I also checked the work_dir/2021-11-19_00/fmsan/runs/epa_runs/0/
but this time there is NO error in that file and also I have around 71 folders
for my subset data.
I am attaching eval.raxml.log
file for your further refrence, Please have a look at this and let me know how I should Proceed.
eval.raxml.log
Thank you very much! Vinita
Hi Vinita,
the log file from RAxML-NG looks good now! The error seems to be with gappa this time. same procedure as last time: git pull
, and re-run stage 5. Then, under results/epa_rooting/
there should be a file called gappa_examine_lwr.log
that should tell us whats going wrong. (again apologies for the bad error messages)
Pierre
Hi @Pbdas
After git pull
I again ran the 5th stage but unfortunately I don't have gappa_examine_lwr.log
in results/epa_rooting/
but have one .txt file which is outgroup_check.txt
Hi @vinitamehlawat , just letting you know I think I figured out the current issue, and I'm working on a fix
Ok, so I'm 99% sure the issue was that the call to gappa examine lwr
was simply too long for the command line to handle (more than 5k characters) due to the number of trees, and the paths being full, non-relative paths. I've made the paths relative to a working directory now, so that should be sufficient to handle it. Please pull and give it a try!
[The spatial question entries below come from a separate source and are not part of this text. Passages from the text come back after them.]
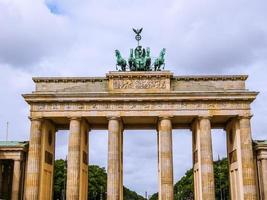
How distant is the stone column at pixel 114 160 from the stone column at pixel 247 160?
12.7m

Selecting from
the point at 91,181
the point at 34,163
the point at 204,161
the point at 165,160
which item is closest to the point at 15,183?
the point at 34,163

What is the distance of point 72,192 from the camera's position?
1699 inches

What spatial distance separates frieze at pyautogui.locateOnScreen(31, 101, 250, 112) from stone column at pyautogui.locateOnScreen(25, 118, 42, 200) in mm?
1916

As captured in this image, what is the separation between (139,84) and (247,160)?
13712 mm

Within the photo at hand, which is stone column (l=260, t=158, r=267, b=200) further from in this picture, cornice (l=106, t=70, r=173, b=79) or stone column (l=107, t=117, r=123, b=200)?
stone column (l=107, t=117, r=123, b=200)

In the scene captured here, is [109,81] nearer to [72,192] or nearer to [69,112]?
[69,112]

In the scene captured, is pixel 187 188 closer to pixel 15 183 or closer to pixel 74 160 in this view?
pixel 74 160

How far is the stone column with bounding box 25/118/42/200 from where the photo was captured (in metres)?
43.2

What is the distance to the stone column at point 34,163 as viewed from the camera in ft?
142

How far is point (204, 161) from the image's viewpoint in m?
43.8

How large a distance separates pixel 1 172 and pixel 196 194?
72.1 feet

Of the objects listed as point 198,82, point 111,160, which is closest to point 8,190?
point 111,160

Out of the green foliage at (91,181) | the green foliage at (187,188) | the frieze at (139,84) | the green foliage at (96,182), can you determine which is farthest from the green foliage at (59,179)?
the frieze at (139,84)

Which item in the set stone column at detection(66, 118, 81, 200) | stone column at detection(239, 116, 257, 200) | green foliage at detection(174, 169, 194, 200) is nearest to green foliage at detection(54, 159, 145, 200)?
green foliage at detection(174, 169, 194, 200)
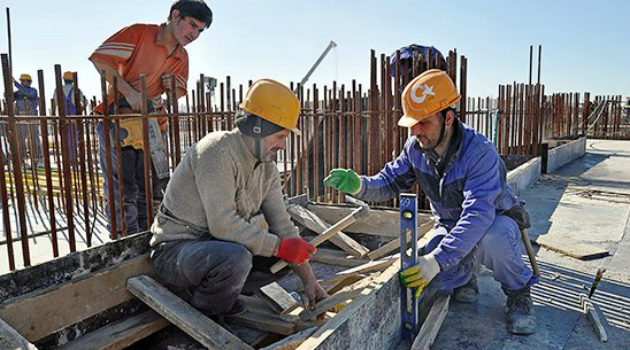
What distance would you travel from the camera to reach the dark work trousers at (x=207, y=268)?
8.98 feet

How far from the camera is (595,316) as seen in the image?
3.13m

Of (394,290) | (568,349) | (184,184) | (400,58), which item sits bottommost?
(568,349)

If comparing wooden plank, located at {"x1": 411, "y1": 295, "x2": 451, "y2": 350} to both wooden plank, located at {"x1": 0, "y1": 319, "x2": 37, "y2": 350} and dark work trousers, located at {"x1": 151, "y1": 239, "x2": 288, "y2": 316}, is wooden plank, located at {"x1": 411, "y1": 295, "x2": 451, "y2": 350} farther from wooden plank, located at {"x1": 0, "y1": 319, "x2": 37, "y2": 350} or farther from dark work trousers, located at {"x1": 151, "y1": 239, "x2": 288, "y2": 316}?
wooden plank, located at {"x1": 0, "y1": 319, "x2": 37, "y2": 350}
Also, it could be that the next issue will be related to the visualization using R, meaning that it may be necessary to install some packages. Note however that this visualization is not strictly necessary and you can repeat it later by simply calling the script directly, like so:
scripts/lwr_hist.r work_dir/<correct work dir>/<smsao/smsan/... etc>/results/epa_rooting/lwr_histogram.csv work_dir/<correct work dir>/<smsao/smsan/... etc>/results/epa_rooting/lwr_histogram.pdf
(fill in the correct paths)
the necessary R packages are:
ggplot2
readr
tidyr
dplyr
stringr
Hi @Pbdas
After git pull
again re-run the 5th step and encounter the following error message
Traceback (most recent call last):
File "/home/vinita/covid19_cme_analysis/./pipeline/5_epa_outgroup_rooting.py", line 86, in
This time in fmsan/results/epa_rooting
I have gappa_examine_lwr.log
file, which I am attaching for your further look up. Please have a look at this
Thanks Vinita gappa_examine_lwr.log
Hi Vinita, before I keep making you try fixes, could you tell us what kind of operating system you're using?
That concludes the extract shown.